3.7 Adaptive Modulation Illustration

In this brief section we aim to illustrate the impact of the receiver EVM on the different constellations used in Mobile WiMAX and the advantage of using adaptive modulation. The principle of adaptive modulation is to create a loop between the transmitter and the receiver in order to optimize the communication to the channel properties, that is, link quality. The goal is to allow the receiver to always demodulate the data at a specified BER by adapting the transmission modulation order, that is, the data-rate, to the received EVM.
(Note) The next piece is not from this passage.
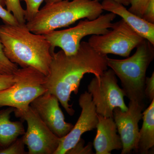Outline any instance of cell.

For example, we show in Figure 3.65 the 64-QAM and 16-QAM constellations demodulated with an EVM around −15 dB. We can see that the 64-QAM constellation is difficult to distinguish and we can predict that the receiver will be unable to assure a BER of 10−6 with this modulation order because the EVM is below the minimum requirement defined in Table 3.3. On the other hand, by lowering the transmitter modulation order to 16-QAM, then for the same EVM the individual constellation points can be clearly observed allowing the receiver to achieve a BER of 10−6, albeit at a lower data-rate.

Figure 3.65 Adaptation of the modulation from 64-QAM to 16-QAM

3.65

Figure 3.66 shows the same principle when switching from 16-QAM to 4-QAM at the point where the EVM is such that the receiver is unable to correctly demodulate 16-QAM.